Wurde das Konzil falsch interpretiert?

Es ist unvorstellbar, daß das Zweite Vatikanische Konzil nach den Sitzungen, die zwischen 1962 und 1965 zweitausendfünfhundert Väter zusammenbrachten, nicht angewendet wurde. Die Mobilität der Bischöfe, die in wenigen Stunden die Welt durchquerten, und die Kommunikationsmittel die die gesamte katholische Welt über die großen Entscheidungen informierten, erleichterten die Durchdringung der Geister erheblich. Außerdem ließen die getroffenen Maßnahmen nicht lange auf sich warten. Die bedeutendste, was die Liturgie betrifft, war die Verkündung eines neuen Messbuchs, das nur fünf Jahre nach Abschluss des Konzils an Diözesen in der ganzen Welt verteilt wurde.
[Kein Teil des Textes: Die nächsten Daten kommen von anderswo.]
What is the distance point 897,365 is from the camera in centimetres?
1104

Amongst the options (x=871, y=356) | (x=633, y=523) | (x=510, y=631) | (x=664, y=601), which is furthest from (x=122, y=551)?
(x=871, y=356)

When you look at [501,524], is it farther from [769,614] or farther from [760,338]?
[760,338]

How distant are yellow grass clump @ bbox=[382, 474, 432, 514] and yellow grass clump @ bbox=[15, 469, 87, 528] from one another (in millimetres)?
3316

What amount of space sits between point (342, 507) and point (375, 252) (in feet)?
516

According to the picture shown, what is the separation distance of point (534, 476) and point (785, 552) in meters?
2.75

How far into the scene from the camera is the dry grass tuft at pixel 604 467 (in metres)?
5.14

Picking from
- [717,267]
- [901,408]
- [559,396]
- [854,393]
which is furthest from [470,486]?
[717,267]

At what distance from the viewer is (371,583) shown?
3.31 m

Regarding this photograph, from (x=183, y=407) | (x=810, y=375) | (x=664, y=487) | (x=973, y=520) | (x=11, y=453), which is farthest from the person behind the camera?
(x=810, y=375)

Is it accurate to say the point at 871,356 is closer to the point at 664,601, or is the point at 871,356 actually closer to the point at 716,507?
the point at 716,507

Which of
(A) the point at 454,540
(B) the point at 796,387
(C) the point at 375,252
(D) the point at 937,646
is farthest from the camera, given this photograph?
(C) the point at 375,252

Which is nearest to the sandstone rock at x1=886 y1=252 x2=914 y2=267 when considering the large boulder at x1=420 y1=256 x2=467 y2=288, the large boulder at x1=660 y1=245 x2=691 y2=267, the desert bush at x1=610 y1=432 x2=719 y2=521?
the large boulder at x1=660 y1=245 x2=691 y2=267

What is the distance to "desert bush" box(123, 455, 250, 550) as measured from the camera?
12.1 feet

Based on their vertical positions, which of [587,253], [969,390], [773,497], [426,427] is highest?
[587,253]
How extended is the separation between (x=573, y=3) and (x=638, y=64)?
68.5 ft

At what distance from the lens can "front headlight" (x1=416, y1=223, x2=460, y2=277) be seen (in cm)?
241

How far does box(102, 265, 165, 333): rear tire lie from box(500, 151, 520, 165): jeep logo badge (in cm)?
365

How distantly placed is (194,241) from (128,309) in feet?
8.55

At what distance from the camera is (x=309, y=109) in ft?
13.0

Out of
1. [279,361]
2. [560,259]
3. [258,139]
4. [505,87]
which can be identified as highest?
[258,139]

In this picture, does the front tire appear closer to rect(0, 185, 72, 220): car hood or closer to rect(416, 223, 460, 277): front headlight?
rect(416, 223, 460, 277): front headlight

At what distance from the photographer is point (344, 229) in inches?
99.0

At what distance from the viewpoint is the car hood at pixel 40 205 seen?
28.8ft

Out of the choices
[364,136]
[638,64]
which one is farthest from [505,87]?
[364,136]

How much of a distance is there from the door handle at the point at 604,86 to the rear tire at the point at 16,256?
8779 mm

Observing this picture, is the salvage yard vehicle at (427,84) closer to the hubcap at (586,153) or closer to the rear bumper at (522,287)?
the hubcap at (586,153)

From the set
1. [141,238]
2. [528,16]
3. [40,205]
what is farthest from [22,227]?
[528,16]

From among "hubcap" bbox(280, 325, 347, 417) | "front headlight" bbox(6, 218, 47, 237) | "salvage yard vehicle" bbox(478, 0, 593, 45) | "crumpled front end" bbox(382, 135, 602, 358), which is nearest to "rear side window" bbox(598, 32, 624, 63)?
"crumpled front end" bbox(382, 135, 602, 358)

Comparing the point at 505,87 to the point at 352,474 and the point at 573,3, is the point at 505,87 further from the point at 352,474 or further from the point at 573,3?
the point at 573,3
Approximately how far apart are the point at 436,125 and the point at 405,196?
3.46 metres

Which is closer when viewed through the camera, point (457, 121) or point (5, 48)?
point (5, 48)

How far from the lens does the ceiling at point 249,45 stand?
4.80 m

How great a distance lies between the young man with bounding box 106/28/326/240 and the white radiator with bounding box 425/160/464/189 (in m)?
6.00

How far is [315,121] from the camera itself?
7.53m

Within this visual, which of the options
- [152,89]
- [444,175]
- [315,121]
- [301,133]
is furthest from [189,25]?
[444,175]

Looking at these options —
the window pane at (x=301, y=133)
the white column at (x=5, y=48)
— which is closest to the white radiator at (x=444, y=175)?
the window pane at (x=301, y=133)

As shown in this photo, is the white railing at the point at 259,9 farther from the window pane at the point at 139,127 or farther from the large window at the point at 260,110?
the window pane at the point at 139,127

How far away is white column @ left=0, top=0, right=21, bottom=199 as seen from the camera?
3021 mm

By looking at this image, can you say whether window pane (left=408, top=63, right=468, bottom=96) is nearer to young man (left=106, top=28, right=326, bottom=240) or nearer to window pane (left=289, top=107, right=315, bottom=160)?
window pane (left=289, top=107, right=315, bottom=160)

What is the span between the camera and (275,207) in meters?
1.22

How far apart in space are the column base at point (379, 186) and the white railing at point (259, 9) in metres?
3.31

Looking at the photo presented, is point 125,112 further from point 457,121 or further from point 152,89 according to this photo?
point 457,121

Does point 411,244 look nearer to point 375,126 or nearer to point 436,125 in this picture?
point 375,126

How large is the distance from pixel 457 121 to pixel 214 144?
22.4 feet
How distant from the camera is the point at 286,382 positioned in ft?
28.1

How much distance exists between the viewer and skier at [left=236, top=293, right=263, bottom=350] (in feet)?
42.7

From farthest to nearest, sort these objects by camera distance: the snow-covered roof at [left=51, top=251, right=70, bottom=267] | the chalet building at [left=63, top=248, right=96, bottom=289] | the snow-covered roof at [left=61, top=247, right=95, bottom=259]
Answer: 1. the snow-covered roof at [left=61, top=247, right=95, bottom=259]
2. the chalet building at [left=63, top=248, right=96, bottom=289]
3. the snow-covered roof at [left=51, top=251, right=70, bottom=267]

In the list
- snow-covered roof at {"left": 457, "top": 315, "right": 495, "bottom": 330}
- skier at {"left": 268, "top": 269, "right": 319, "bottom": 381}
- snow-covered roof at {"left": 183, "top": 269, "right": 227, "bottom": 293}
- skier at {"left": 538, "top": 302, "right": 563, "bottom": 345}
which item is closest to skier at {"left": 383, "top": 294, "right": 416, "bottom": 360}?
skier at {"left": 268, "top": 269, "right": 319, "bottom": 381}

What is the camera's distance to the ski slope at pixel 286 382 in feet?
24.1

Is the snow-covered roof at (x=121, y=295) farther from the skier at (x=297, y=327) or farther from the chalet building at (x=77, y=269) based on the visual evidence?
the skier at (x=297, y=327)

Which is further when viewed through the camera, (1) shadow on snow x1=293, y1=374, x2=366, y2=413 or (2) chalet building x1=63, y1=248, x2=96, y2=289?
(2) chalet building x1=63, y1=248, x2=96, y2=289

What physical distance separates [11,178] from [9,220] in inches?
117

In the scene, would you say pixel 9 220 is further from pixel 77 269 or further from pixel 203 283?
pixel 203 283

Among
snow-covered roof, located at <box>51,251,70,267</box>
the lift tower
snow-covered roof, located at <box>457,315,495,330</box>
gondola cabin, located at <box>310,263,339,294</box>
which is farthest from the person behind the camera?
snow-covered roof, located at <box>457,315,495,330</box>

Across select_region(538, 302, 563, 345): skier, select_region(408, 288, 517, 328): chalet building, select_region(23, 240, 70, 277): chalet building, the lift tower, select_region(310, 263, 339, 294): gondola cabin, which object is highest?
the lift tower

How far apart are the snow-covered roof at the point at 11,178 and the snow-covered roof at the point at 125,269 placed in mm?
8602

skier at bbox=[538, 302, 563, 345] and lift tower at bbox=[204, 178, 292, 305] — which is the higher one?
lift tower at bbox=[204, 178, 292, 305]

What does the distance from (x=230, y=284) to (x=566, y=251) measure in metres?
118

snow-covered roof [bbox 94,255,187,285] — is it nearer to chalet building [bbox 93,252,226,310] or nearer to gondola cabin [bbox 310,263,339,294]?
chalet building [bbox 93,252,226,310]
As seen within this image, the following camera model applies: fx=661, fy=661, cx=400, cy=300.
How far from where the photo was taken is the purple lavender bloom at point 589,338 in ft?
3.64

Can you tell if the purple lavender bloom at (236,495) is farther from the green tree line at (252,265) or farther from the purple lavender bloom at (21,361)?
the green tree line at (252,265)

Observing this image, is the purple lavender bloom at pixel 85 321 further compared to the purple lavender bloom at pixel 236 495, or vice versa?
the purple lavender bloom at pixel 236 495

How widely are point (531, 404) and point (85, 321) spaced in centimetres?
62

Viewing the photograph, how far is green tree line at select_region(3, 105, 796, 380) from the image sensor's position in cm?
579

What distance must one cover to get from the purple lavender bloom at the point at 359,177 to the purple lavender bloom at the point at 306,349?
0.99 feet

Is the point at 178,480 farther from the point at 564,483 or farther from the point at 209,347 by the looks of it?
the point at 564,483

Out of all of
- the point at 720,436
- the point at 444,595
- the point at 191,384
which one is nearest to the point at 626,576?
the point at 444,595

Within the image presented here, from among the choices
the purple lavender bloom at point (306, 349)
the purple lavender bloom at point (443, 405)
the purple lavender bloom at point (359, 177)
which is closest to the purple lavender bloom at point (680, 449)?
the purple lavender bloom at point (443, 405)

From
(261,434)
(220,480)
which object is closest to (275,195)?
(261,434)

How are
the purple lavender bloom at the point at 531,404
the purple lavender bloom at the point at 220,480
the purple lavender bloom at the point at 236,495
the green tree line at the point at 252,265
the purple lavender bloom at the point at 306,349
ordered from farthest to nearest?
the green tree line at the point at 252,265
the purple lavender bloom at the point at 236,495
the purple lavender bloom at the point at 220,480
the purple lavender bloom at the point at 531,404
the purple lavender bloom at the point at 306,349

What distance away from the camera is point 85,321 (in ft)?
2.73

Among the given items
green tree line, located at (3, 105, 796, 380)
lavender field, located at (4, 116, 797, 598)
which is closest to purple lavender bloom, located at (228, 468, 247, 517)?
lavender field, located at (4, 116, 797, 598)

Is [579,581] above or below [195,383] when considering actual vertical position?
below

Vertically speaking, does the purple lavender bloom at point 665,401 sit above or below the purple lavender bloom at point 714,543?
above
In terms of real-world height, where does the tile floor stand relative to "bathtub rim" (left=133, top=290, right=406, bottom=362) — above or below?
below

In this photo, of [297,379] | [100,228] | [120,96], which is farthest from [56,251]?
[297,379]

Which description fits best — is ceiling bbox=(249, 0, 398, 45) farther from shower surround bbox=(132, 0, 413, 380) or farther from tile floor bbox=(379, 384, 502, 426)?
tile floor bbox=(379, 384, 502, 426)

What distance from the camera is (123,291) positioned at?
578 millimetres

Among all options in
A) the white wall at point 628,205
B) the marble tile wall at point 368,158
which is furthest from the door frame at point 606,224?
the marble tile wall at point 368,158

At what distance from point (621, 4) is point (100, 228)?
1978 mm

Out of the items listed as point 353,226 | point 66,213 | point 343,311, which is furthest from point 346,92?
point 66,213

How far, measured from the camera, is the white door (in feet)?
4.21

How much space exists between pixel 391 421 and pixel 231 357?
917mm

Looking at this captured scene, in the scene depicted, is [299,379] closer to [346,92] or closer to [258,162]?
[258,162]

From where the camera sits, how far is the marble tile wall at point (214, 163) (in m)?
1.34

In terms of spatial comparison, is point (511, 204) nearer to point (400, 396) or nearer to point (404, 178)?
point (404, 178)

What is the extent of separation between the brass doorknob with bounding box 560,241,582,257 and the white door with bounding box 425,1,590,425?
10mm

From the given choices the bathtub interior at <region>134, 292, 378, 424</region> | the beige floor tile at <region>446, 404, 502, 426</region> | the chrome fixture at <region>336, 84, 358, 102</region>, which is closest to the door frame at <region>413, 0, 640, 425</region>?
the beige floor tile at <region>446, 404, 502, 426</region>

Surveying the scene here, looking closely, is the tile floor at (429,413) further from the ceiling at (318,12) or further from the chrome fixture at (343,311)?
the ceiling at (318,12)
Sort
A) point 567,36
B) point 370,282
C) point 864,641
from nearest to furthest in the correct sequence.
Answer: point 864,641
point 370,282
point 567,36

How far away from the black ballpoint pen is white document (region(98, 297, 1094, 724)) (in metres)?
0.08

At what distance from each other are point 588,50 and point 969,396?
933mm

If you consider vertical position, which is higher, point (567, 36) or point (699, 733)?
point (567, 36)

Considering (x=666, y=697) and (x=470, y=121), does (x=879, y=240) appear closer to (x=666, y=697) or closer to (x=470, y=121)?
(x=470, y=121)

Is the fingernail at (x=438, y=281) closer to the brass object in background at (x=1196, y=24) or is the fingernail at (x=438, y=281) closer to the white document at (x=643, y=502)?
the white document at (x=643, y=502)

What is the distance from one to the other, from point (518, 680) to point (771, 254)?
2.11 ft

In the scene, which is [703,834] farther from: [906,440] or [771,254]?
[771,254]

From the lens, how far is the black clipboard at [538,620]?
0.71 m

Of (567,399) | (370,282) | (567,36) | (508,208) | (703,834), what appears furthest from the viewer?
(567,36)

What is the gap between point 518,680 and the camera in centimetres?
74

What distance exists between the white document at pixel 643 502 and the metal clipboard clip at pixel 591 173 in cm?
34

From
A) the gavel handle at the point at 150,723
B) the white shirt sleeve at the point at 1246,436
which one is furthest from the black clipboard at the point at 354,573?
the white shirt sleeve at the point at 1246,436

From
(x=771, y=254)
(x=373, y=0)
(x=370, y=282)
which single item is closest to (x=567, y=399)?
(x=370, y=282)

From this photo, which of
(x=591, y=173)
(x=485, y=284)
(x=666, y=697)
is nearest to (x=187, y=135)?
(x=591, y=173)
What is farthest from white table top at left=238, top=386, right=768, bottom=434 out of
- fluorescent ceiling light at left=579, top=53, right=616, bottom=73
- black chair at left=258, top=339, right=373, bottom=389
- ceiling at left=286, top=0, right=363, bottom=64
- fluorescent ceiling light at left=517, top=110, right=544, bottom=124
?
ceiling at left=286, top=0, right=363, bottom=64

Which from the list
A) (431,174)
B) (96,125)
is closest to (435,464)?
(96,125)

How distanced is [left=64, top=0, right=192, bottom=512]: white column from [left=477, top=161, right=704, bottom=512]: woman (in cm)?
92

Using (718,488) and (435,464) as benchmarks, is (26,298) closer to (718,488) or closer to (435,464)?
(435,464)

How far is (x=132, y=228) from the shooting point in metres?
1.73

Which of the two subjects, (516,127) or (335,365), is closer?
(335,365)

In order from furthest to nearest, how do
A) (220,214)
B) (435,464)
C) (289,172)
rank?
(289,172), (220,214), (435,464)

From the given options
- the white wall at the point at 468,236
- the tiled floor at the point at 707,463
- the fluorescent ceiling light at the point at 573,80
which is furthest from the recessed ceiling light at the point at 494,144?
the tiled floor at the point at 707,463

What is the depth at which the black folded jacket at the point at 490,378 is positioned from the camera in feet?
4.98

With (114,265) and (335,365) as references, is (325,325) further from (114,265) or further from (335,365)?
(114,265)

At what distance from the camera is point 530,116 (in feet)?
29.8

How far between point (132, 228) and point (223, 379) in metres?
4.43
Insofern war die Anwendung des Zweiten Vatikanischen Konzils so massiv, daß von diesem Zeitpunkt an Priester, die sich weigerten, die heiligen Mysterien nach der erneuerten Form zu feiern, nacheinander verurteilt wurden, es sei denn, sie konnten ein fortgeschrittenes Alter geltend machen. Ebenso wurden die alten Katechismen verboten, um den erneuerten Büchern Platz zu machen. Auch das Kirchenrecht wurde reformiert. Alle Aspekte der Kirche waren betroffen, von der religiösen Kleidung bis zu heiligen Liedern, von den Beziehungen zu den Staaten bis zum Dialog mit anderen Religionen und der Organisation von Religionsgemeinschaften. Innerhalb weniger Jahre hatte das Konzil das Gesicht der Kirche verändert.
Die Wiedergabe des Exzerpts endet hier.